● **Work task A**: In the article on LiDAR segmentation, rewrite the paragraph beginning "Researchers proposed a new 3D representation" as a short bulleted list that keeps its main facts.
● **Work task B**: According to the article on LiDAR segmentation, what mIoU score did the method achieve on the SemanticKITTI dataset?

A group of researchers from several Chinese universities has developed a novel state-of-the-art method for LIDAR semantic segmentation using asymmetrical 3D convolutional networks.
In their paper, “Cylindrical and Asymmetrical 3D Convolution Networks for LiDAR Segmentation” researchers describe the limitations of existing lidar segmentation methods which use both 2D and 3D convolutional neural networks. They also propose a new method that overcomes those limitations, namely the point cloud sparsity and the variable and non-uniform point density. They mention that in contrast to indoor scenes, outdoor lidar scans have very specific point distribution and they attribute most of the limited performance of existing methods to this particular characteristic.
Researchers proposed a new 3D representation of the LIDAR point cloud data along with a new segmentation framework and a novel neural network architecture. Instead of the traditional voxelization, researchers propose to use so-called cylindrical partitions which allow for a more uniform point distribution across partition cells. They defined a specific architecture that leverages that representation in order to extract high-level meaningful features that capture 3D space information.
The proposed segmentation framework consists of two branches: voxel-based learning, which takes advantage of the cylindrical representation, and a high-level detail branch which extracts point-wise features from the input point cloud. The first branch employs the proposed “Asymmetrical Residual Block” in an encoder-decoder structure while the other branch uses an MLP to extract features for each point. The architecture is depicted in the image below.
Researchers conducted extensive experiments on two large-scale datasets: nuScenes and SemanticKITTI. Quantitative results showed that the method outperforms all existing methods on the SemanticKITTI dataset achieving an mIoU score of 63.5.

● **Available data**:
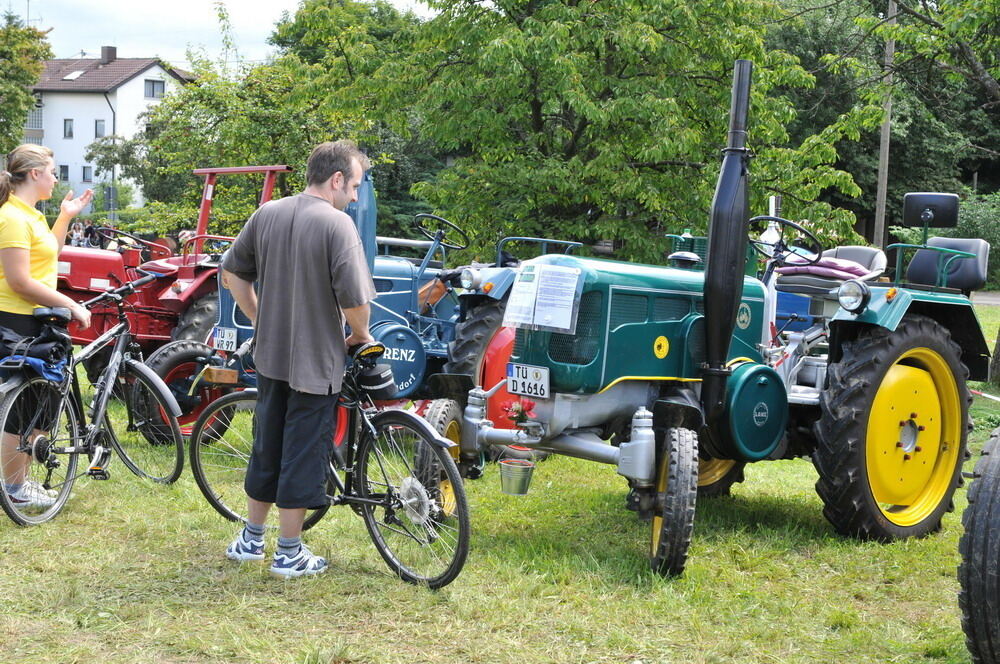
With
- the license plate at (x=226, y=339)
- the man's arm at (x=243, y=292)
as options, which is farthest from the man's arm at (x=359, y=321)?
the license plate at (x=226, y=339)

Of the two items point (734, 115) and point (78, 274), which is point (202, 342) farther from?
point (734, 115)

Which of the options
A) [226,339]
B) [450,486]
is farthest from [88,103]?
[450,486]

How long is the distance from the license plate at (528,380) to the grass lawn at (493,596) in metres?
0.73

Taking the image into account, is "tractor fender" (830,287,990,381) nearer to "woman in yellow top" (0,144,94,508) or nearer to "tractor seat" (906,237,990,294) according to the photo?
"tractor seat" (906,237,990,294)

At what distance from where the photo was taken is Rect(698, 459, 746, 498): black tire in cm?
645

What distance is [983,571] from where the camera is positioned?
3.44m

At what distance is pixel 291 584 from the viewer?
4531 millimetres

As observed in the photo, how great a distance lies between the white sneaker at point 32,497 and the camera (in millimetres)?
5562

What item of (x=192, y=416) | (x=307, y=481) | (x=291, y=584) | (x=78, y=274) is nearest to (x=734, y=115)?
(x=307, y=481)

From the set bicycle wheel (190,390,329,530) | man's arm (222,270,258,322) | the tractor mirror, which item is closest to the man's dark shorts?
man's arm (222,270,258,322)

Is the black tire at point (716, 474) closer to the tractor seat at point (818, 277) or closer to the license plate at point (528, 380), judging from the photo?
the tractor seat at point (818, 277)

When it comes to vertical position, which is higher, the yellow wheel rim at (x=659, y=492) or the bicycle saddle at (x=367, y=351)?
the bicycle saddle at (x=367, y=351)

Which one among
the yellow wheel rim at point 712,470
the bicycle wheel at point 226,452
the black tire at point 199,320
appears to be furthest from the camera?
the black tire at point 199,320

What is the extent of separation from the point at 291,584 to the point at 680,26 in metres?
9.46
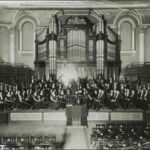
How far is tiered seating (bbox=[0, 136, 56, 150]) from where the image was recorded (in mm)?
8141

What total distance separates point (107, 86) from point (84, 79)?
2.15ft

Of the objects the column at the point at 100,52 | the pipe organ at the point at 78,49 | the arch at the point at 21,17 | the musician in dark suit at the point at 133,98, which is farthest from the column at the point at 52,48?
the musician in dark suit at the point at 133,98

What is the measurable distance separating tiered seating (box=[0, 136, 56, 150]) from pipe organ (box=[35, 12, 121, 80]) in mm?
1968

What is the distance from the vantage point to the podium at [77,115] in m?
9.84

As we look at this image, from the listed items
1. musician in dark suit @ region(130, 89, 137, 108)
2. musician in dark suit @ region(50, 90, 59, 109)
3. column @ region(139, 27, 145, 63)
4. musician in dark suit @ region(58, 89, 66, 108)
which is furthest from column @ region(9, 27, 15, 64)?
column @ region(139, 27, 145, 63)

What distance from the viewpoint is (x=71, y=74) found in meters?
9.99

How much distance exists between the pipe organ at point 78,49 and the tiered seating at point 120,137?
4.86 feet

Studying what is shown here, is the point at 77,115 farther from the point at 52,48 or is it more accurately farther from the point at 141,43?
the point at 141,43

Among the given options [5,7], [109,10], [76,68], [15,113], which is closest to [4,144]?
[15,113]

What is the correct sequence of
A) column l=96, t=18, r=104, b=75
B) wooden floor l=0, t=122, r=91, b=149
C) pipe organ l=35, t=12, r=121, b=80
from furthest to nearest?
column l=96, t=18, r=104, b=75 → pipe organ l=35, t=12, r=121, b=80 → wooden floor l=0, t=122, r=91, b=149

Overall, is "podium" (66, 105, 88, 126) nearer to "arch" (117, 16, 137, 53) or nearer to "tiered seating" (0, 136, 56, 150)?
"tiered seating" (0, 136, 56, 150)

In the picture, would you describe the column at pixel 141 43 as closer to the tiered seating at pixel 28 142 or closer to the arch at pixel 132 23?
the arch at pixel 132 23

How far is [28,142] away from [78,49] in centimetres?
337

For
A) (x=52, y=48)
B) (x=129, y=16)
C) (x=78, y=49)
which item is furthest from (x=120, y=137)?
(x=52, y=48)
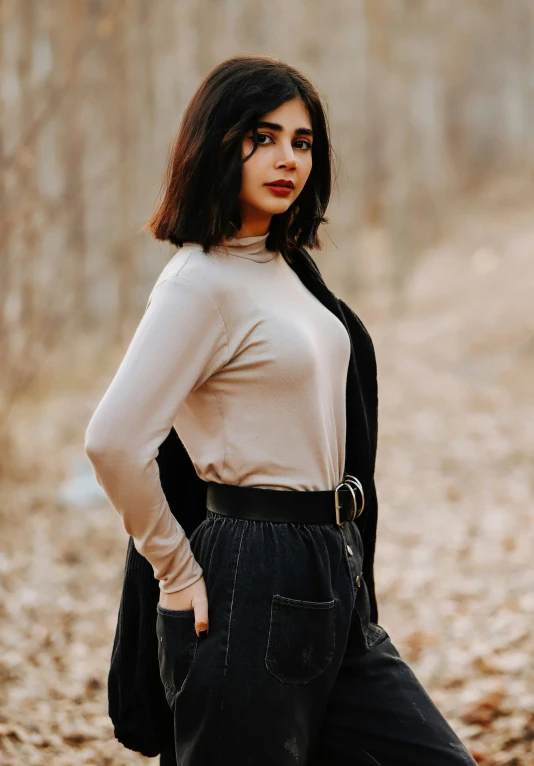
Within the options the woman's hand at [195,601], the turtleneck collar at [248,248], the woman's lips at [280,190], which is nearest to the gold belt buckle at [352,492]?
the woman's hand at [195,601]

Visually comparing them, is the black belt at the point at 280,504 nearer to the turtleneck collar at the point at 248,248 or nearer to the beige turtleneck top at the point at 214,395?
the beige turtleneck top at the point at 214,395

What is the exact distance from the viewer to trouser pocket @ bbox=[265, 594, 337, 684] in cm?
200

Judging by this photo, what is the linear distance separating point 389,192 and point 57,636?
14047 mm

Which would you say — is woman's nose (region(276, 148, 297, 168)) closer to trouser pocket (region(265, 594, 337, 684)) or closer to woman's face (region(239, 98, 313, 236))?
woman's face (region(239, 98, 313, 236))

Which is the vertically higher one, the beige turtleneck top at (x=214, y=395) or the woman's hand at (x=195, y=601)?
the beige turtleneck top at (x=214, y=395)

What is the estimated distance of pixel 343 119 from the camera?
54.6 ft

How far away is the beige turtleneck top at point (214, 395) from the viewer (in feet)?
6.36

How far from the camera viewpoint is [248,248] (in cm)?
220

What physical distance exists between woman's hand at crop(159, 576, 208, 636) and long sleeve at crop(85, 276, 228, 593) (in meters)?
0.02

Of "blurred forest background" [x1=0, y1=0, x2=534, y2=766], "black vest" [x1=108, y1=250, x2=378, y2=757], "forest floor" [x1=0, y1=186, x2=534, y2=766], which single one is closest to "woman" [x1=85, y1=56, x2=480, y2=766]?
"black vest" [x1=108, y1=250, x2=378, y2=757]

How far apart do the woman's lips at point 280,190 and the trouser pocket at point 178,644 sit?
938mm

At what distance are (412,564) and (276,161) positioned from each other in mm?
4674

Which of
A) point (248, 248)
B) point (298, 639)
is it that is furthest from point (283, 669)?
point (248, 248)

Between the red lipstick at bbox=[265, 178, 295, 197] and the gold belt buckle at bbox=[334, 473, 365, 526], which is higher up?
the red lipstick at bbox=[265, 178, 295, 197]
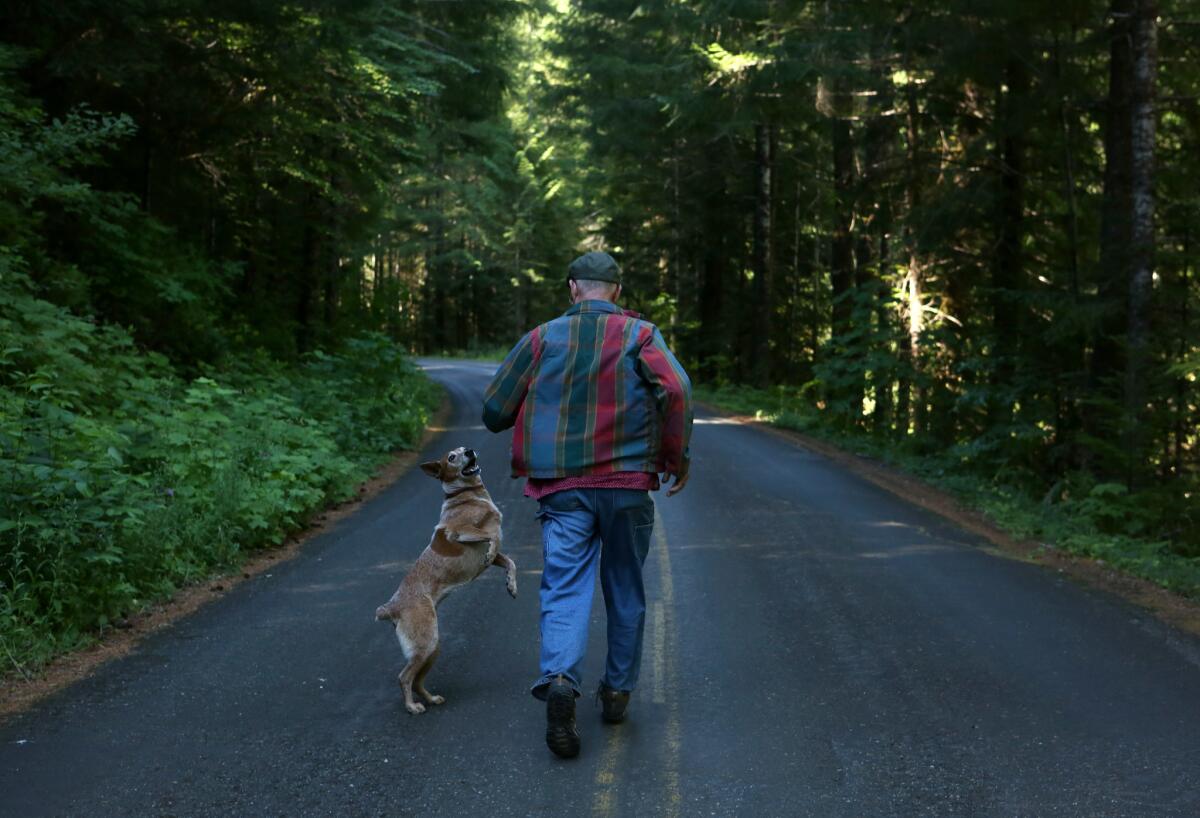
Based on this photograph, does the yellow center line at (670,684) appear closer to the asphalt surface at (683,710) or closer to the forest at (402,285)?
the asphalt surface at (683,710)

* * *

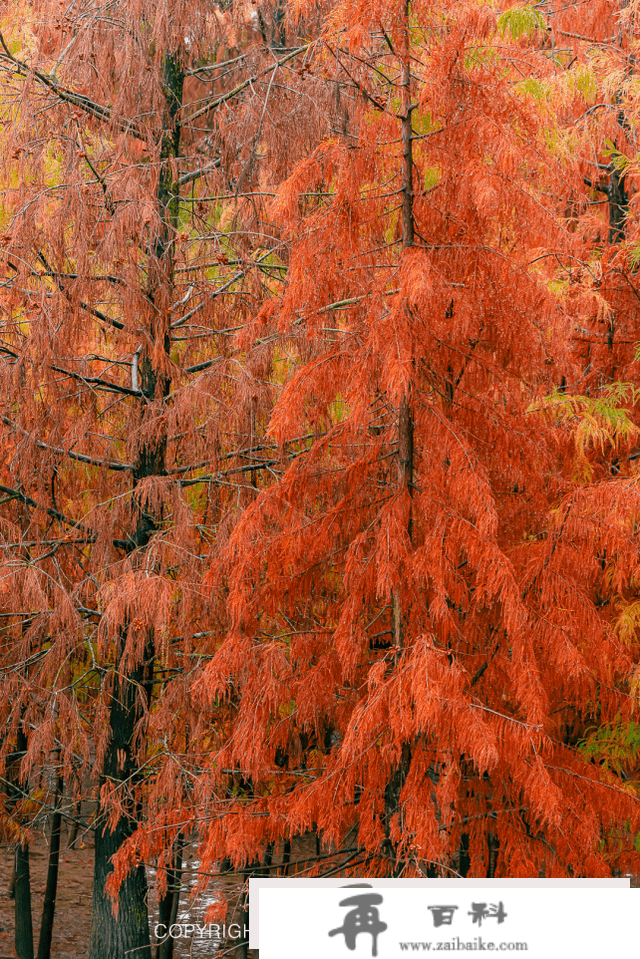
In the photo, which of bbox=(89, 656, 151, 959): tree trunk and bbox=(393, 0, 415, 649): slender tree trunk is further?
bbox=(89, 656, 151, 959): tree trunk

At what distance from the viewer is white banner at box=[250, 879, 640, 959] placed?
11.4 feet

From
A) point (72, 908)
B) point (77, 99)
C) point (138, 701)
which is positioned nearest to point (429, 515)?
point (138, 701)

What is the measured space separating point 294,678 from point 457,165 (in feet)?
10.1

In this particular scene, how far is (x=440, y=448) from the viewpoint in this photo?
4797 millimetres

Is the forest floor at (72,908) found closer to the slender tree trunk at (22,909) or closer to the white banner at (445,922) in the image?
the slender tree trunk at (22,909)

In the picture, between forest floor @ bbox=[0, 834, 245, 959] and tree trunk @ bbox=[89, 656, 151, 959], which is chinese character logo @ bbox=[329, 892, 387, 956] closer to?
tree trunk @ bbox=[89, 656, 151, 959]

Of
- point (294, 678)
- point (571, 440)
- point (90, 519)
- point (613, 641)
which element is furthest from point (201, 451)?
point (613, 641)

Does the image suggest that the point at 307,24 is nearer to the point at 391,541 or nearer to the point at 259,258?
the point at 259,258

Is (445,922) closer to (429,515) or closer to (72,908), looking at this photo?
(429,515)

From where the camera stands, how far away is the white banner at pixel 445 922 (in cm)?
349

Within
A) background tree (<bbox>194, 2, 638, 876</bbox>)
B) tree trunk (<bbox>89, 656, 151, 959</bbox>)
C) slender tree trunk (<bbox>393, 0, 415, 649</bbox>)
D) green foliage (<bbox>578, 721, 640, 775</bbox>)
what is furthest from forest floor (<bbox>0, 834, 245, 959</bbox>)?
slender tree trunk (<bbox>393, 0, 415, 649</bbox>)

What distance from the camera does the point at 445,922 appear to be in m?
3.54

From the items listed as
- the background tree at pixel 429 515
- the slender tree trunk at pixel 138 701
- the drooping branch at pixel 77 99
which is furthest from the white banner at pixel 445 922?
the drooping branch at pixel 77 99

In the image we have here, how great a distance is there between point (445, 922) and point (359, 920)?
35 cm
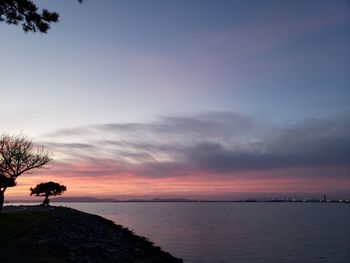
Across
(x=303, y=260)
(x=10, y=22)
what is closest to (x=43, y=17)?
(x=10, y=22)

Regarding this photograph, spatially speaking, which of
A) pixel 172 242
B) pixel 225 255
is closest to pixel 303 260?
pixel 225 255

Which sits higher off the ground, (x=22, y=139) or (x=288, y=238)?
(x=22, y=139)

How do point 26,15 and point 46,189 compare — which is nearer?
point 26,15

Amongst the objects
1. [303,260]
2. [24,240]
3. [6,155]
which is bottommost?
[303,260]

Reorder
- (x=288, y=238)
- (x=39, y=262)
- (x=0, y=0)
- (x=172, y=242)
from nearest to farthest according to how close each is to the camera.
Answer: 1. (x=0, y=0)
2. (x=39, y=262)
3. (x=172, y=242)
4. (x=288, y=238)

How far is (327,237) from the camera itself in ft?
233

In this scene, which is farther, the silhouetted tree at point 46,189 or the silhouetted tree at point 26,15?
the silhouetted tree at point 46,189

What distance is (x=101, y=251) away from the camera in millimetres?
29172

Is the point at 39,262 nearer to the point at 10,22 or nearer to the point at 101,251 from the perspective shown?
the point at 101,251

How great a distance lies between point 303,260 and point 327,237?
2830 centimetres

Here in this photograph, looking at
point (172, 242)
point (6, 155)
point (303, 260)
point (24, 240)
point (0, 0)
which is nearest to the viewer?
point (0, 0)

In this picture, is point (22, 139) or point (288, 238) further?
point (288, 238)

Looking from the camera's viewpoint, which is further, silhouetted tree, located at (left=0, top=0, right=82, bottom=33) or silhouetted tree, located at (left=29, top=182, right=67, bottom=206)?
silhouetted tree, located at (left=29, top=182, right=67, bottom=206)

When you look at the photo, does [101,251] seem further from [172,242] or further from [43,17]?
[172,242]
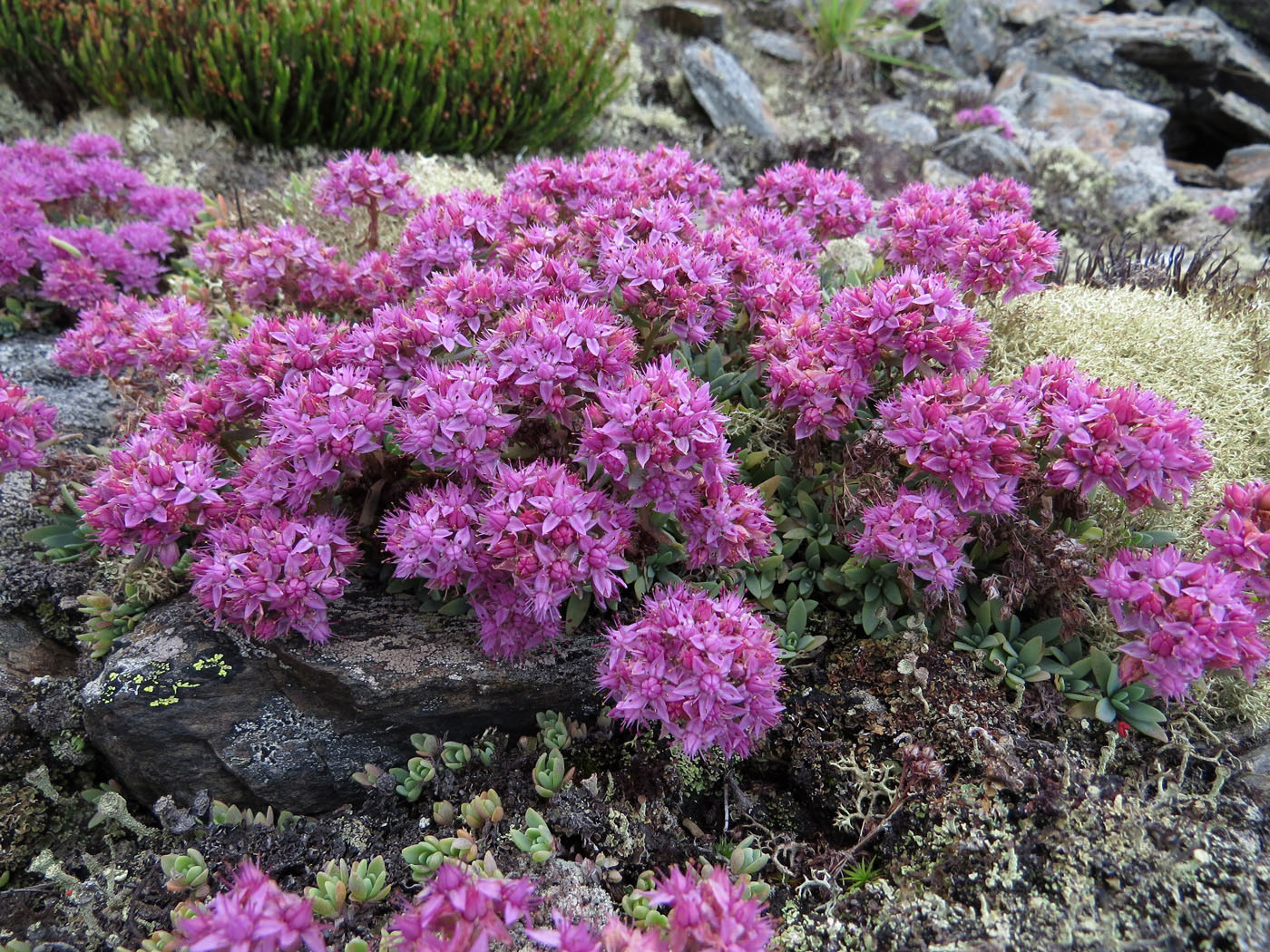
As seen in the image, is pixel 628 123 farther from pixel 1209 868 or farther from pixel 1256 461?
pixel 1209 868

* * *

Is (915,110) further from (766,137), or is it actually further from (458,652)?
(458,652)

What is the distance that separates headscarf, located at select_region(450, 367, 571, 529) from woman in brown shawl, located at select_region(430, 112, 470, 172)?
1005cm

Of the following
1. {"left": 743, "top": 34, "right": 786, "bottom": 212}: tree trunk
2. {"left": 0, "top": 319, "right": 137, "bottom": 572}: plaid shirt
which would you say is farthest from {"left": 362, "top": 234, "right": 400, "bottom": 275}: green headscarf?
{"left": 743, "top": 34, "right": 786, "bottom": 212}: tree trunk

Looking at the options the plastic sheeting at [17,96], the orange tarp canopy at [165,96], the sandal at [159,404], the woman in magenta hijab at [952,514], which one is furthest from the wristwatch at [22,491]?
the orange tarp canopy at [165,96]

● **Answer A**:
- The researchers proposed a new 3D representation of LIDAR point cloud data, a new segmentation framework, and a new neural network architecture.
- They use cylindrical partitions instead of traditional voxelization, giving a more uniform point distribution across partition cells.
- Their architecture uses this representation to extract high-level features that capture 3D space information.

● **Answer B**: 63.5